At 15, Skip took a job at a local company to help support his family. He was assigned the “graveyard shift,” which meant he had to work all night long. His job was to prevent break-ins and, most importantly, not to touch the company’s brand new computer! It was 1958 and computers were very expensive and not very common. Since he had lots of free time, he read the computer manuals that came with the machines. He became a self-taught computer expert. One day, there was a crisis at the company… 

They had an urgent project but had run out of new punch cards. Early computers used punch cards to enter data and without new cards, the project came to a halt. Skip was the only one who knew how to reuse old cards. He changed some settings on the computer and the old cards worked perfectly. He was a hero for a day! This was his first real experience with a computer and it changed his life.

Over the next couple of years, teachers recommended that Skip attend summer programs at local universities. For the first time, Skip met students outside of his neighborhood and became aware of university life. Skip’s family couldn’t afford to send him to college. But, as he was about to graduate from high school, the pastor in his family’s church learned about a scholarship at Beloit College. Beloit is located in Wisconsin, about 100 miles northwest of Chicago. Skip won the scholarship and, in the fall of 1960, arrived on campus. He discovered that he was the only African-American attending the school! Life in south Chicago was hard, but this was much worse. He felt very alone. He soon learned that his classes were much more difficult than any of those at his high school. Everyone seemed smarter, more aware and better educated.

At Beloit, a teacher gave Ellis extra lessons in the subjects that Skip was finding the most difficult, such as English. He studied constantly and had no time to do many of the fun things that other students seemed to enjoy. He even stayed on campus to study during winter and summer breaks. Skip was so sad and lonely that he thought about quitting many, many times. But he knew how proud his mother was of his accomplishments. She had constantly encouraged him, saying, “be your own person and follow your talents.” He vowed to stay.
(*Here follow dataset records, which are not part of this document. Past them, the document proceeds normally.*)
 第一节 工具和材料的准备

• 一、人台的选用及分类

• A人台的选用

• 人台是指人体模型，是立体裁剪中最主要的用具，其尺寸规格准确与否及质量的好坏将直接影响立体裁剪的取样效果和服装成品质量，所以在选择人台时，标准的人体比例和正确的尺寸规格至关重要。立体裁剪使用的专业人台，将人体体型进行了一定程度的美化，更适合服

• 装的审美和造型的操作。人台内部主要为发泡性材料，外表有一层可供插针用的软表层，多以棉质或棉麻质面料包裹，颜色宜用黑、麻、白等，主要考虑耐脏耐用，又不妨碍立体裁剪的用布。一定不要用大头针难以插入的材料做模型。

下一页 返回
At the beginning of his junior year, a computer was donated to the college. Skip and his chemistry professor were given the task of setting it up. This was the start of the college’s computer lab, and it was a big event in Skip’s life – he finally felt like he belonged. He worked so long on the new computer that he sometimes slept overnight in the lab.

During this period of time, the civil rights movement was gathering momentum across the country. Skip was especially moved by the non-violent protests of Dr. Martin Luther King. In August of 1963, Skip was one of 250,000 people who went to Washington, D.C., to hear Dr. King give his famous “I Have a Dream” speech from the steps of the Lincoln Memorial. From then on, Skip’s passions were computer science and civil rights.
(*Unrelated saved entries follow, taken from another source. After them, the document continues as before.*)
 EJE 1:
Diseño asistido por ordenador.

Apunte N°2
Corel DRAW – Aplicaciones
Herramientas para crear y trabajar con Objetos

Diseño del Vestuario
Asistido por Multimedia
In 1964 he received a BS degree, double major in math and Physics, from Beloit College. Clarence (Skip) Ellis attended graduate school in Computer Science from the University of Illinois where he worked on hardware, software, and applications of the Illiac 4 Supercomputer. Clarence Ellis is the first African American to receive a Ph.D. in Computer Science (1969).

After his Ph.D., he continued his work on supercomputers at Bell Telephone Laboratories. Ellis has worked as a researcher and developer at IBM, Xerox, Microelectronics and Computer Technology Corporation, Los Alamos Scientific Labs, and Argonne National Lab. His academic experience includes teaching at Stanford University, the University of Texas, MIT, Stevens Institute of Technology, and in Taiwan under an AFIPS overseas teaching fellowship.
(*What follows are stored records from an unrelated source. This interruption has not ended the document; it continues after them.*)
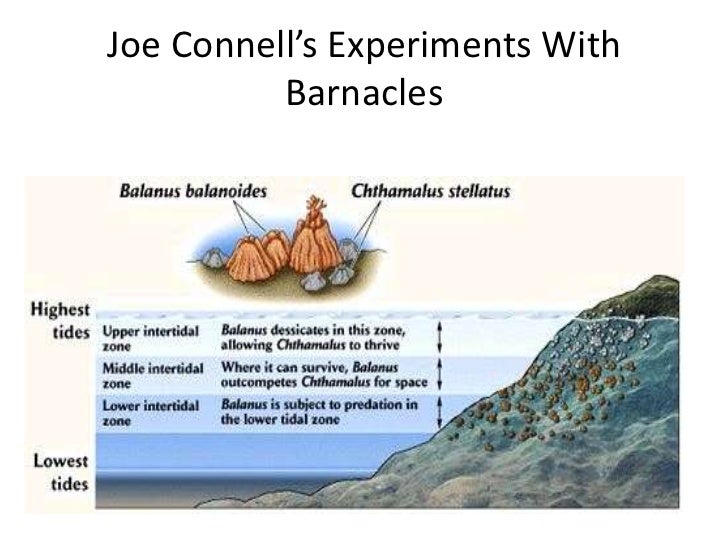 Joe Connell's Experiments With Barnacles

Balanus balanoides

Chthamalus stellatus

Highest tides

Upper intertidal zone

Balanus dessicates in this zone, allowing Chthamalus to thrive

Middle intertidal zone

Where it can survive, Balanus outcompetes Chthamalus for space

Lower intertidal zone

Balanus is subject to predation in the lower tidal zone

Lowest tides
Currently, Dr. Ellis is a Professor of Computer Science, and Director of the Collaboration Technology Research Group at the University of Colorado at Boulder. At Colorado, he is a member of the Systems Software Lab, and the Institute for Cognitive Science.

During 1991, he was chief architect of the FlowPath workflow product of Bull S.A. Previously he was the head of the Groupware Research Group within the Software Technology Program at MCC. For the decade prior to joining MCC, he was a research scientist at Xerox Palo Alto Research Center.

Clarence (Skip) Ellis is on the editorial board of numerous journals, and has been an active instigator and leader of a number of computer associations and functions. He has been a member of the National Science Foundation Computer Science Advisory Board; of the University of Singapore ISS International Advisory Board; of the NSF Computer Science Education Committee; and chairman of the ACM Special Interest Group on Office Information Systems (SIGOIS).